Given the reported impact of training on approaches, culture and patient experiences, there is value in considering wider changes to staff induction processes to ensure that all practice staff benefit from the learning.

While IHAGP is intended to act as a bridging mechanism between the current general practice funding formula and any future funding model which takes a fuller account of deprivation, there were several calls to expand the programme. Some practices also highlighted the potential of IHAGP to gather learning to inform other practices with similar patient profiles both within Glasgow and in other areas of Scotland.

“The government needs to sit down and say right we are going to do this as a national program specifically targeted at deep end practices in the country and it needs to be rolled out on a sustainable basis.”

However, one practice described it as a ‘drop in the ocean’, with limited reach in one area of Glasgow, and argued that it distracted from the wider issues that practices in deprived areas across the country face, including greater demand, widening health inequalities and ever-growing financial pressures.

“It lets people off the hook a bit with thinking this is all sorted, and I mean this at national level and the government level.”

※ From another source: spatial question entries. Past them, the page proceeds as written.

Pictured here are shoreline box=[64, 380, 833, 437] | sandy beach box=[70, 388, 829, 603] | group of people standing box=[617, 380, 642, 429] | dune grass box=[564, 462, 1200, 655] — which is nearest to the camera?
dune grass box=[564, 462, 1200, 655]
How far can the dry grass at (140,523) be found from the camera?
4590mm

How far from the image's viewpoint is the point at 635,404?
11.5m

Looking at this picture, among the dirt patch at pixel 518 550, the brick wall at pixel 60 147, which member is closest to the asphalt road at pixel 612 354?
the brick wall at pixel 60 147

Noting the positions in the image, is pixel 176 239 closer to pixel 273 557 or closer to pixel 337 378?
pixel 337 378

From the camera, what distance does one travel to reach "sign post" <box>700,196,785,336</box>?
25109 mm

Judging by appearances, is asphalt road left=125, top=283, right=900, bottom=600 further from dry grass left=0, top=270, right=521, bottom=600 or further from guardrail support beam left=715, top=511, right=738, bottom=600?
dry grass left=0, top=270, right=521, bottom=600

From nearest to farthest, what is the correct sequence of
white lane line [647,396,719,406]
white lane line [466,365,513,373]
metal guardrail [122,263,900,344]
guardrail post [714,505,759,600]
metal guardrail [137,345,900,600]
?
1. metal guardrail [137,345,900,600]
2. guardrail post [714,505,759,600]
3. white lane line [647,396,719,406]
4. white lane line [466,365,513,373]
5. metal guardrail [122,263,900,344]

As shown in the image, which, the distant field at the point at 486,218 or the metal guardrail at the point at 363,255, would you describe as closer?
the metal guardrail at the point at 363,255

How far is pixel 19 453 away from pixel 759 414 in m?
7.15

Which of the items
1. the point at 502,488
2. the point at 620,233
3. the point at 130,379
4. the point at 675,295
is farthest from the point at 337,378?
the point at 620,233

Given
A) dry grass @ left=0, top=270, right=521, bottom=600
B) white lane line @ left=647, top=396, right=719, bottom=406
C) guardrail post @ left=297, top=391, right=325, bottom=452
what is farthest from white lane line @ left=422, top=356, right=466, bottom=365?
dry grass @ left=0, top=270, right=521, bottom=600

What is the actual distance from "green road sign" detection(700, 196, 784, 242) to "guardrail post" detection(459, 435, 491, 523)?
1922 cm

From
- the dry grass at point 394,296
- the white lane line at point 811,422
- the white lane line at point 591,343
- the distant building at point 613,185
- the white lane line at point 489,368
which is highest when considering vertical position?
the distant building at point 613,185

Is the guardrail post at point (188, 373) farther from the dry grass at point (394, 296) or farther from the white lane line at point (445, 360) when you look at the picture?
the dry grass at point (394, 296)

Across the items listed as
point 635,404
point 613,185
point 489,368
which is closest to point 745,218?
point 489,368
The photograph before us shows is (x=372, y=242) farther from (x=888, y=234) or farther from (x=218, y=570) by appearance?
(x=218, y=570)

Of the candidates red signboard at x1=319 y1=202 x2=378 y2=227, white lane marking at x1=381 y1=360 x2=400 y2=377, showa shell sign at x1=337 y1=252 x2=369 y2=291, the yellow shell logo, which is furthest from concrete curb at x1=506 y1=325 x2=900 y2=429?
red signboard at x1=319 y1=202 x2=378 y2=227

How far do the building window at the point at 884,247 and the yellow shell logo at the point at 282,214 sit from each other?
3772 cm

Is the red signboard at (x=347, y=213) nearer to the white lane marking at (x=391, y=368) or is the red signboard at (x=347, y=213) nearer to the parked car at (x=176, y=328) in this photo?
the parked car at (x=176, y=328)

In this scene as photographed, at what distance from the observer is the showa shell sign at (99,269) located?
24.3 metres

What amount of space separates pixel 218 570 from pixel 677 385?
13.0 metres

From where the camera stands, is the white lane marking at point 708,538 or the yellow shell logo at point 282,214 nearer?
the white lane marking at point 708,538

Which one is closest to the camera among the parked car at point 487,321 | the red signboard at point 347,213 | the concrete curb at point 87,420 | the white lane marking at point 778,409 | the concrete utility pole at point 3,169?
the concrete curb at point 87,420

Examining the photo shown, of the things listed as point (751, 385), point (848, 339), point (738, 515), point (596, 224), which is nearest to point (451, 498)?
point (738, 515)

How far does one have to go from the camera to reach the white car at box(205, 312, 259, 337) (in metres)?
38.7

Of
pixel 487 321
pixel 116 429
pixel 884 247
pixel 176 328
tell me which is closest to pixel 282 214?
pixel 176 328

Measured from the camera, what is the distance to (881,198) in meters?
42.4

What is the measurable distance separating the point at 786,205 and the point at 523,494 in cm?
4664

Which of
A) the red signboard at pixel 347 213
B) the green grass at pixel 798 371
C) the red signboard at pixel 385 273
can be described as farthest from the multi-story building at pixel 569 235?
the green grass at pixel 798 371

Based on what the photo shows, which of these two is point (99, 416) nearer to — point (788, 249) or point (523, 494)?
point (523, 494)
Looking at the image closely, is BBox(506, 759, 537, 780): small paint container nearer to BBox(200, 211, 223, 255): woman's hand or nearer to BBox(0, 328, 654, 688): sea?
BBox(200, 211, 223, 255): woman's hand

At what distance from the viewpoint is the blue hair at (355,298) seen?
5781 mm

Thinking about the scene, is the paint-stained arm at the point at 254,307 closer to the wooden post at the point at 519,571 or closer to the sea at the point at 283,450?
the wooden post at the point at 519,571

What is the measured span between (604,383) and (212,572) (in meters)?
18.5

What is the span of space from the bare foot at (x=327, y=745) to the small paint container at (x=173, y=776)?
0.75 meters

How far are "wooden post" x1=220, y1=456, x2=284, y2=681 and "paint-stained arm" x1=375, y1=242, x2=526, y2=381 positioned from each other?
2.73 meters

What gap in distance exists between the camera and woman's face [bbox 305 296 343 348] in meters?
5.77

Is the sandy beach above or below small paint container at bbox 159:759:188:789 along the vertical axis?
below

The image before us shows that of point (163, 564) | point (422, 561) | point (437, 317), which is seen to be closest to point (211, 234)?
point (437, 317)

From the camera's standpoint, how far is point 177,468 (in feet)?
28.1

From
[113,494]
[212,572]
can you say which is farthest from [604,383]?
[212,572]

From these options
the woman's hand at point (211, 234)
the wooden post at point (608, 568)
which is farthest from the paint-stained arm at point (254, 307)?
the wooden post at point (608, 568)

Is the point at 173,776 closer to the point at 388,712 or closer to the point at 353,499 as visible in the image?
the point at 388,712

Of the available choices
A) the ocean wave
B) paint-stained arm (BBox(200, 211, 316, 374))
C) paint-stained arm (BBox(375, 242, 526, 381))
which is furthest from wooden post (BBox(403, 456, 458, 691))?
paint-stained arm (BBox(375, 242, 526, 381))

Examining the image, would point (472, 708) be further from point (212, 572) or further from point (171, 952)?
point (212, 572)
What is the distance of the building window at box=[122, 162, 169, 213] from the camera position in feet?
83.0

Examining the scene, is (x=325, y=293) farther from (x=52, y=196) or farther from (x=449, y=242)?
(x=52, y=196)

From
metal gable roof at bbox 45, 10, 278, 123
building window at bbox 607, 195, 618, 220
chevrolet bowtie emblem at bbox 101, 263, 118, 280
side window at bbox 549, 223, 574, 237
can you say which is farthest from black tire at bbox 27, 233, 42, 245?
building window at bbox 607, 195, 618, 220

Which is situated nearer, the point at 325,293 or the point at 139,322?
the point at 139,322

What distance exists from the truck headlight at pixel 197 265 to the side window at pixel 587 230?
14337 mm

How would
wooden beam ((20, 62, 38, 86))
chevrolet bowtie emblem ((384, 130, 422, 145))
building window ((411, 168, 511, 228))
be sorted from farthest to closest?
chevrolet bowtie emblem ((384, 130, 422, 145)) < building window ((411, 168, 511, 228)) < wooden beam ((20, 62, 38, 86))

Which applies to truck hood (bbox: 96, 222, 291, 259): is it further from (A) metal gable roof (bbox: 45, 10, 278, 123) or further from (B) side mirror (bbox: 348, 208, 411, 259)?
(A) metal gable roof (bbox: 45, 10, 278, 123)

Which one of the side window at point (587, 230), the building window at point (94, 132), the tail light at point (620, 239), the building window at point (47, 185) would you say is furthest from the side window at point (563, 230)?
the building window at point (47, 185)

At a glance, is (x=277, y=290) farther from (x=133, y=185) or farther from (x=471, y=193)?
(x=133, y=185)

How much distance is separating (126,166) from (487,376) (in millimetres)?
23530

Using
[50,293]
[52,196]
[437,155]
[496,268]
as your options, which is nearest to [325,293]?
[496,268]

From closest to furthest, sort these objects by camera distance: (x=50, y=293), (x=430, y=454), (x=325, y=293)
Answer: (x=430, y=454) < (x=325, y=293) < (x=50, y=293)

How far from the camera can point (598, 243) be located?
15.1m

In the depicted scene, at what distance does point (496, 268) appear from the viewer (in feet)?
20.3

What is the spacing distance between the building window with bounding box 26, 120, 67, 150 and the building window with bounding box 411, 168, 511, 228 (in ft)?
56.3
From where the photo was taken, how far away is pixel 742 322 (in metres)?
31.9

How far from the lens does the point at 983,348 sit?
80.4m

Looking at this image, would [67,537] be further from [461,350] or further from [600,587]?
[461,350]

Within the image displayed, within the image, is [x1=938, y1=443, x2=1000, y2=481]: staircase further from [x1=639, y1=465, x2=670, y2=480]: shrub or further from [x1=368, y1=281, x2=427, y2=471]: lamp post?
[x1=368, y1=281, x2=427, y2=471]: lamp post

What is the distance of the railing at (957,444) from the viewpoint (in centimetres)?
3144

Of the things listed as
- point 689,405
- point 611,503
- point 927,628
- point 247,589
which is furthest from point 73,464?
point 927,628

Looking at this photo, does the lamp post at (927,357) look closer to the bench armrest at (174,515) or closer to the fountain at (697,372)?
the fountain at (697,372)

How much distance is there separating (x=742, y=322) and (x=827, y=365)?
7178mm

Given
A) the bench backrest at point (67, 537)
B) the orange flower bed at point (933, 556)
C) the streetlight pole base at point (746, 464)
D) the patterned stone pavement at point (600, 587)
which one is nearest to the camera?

The evaluation has gathered examples of practices capturing new data from activities delivered by IHAGP. There is scope to formalise and enhance this data capture, although this would require additional, dedicated resources. Further consideration is required of the potential for this programme to gather evidence of the value of preventative approaches in the long-term and the wider impact on health inequalities, patient outcomes, and demand for health services. Any further evaluation of the impact of IHAGP should also address the gap in direct patient feedback.

“I would be keen to understand more about how it could be embedded into mainstream practice, and what the learning from this programme is around how we support, and how we support practices generally with changes around multidisciplinary team working, and what effective practice in areas of high deprivation looks like.”

Several argued that if IHAGP continued, the funding timescales should be lengthened to allow practices to fully commit and invest in the approaches.

“The difficulty I feel with this is how much effort do you put into something when it might disappear? When we only have so much time and effort to put into things, when there's still a lot of competing interest.”

One reflected on the commitment across practices involved in IHAGP, noting that some delivered more activity than others for similar levels of funding. If the programme continues there may be scope to explore this or set clearer expectations for practices.

Finally, there were suggestions that while the IHAGP programme is “better than doing nothing”, there is a need for a more ambitious reconfiguration of primary care funding to deliver transformational change. One suggested that IHAGP could play a role in this. They argued that practices should already be delivering the types of activity encouraged by IHAGP, and felt that the programme had the potential to capture more insight into the challenges and enablers to working in that way.

“What does it take to enable GPs to spend more time with the people who really need it, and how much more time, and what does that look like, and how do we start to track and quantify that, and then what would that take to build this into the way in which practices work every day? Because that's meant to be part of what practices are doing, and so for me there's lessons in there around how you look at the outcomes, and the value for money, and the practice activity as part of the normal GP contract, because that's the billion pounds, that's the bulk of what practices are paid to do and that's where I think the bigger gain comes in. This is how we can use this as a kind of trigger for supporting that change in practice through the rest of the system.”